==== DATA SUPPLIED ====

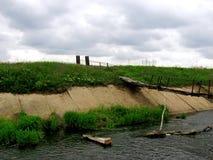 Pont délabré de pied au-dessus de l'eau boueuse Photographie stock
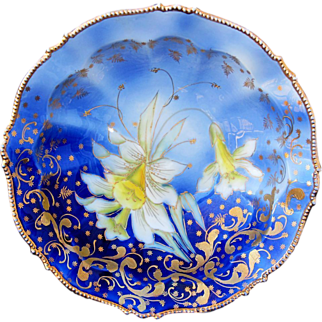 "R.S. Prussia 10 ½"" Cobalt Blue Bowl w/Yellow Daffodils & Gold"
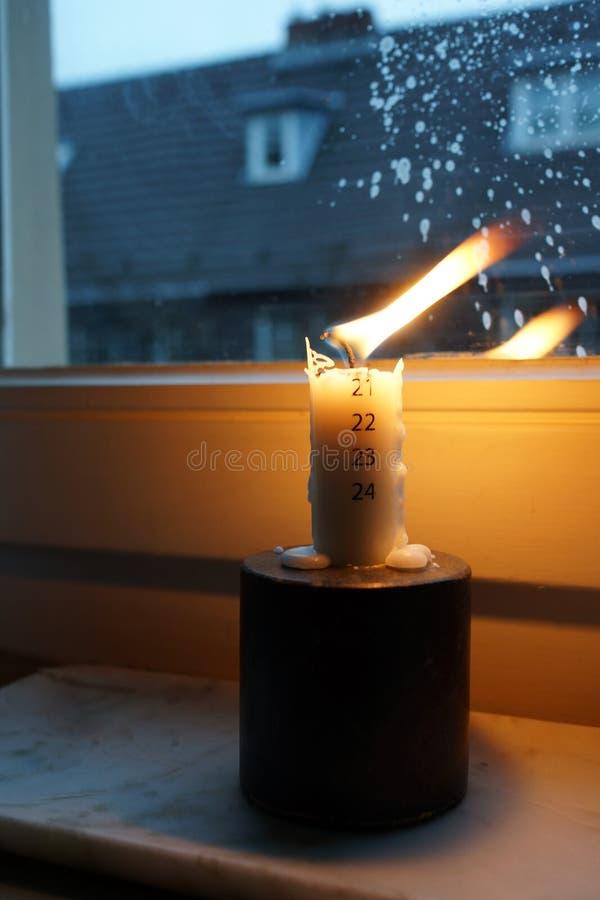 Ardiente vela de avanzada en el umbral de la ventana fotos de archivo
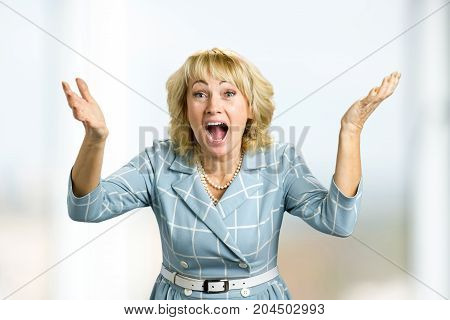 Surprised happy mature woman. Astonished happy white-skin woman looking straight with open mouth and raised hands in excitement.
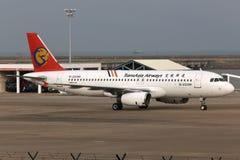 Flugzeug TransAsia Airwayss Airbus A320 Lizenzfreie Stockfotos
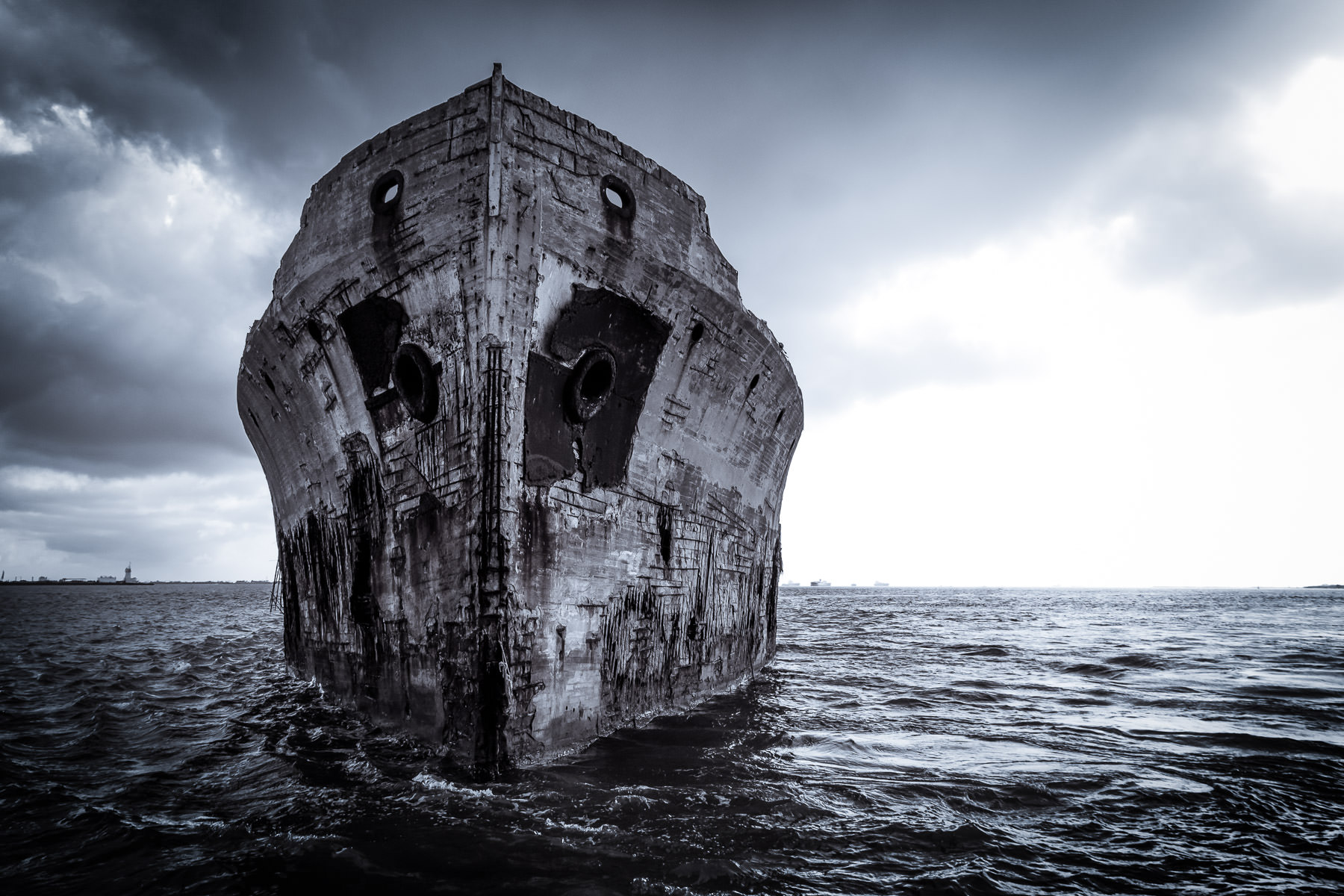 The bow of the wreck of the SS Selma—a 425-foot-long experimental concrete ship built in 1919 and sunk in 1922—rises from the waters of Texas' Galveston Bay.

====

Reproduce each entry exactly as given; no pictures, please.

 Pont délabré de pied au-dessus de l'eau boueuse Photographie stock
 "R.S. Prussia 10 ½"" Cobalt Blue Bowl w/Yellow Daffodils & Gold"
 Ardiente vela de avanzada en el umbral de la ventana fotos de archivo
 Surprised happy mature woman. Astonished happy white-skin woman looking straight with open mouth and raised hands in excitement.
 Flugzeug TransAsia Airwayss Airbus A320 Lizenzfreie Stockfotos
 The bow of the wreck of the SS Selma—a 425-foot-long experimental concrete ship built in 1919 and sunk in 1922—rises from the waters of Texas' Galveston Bay.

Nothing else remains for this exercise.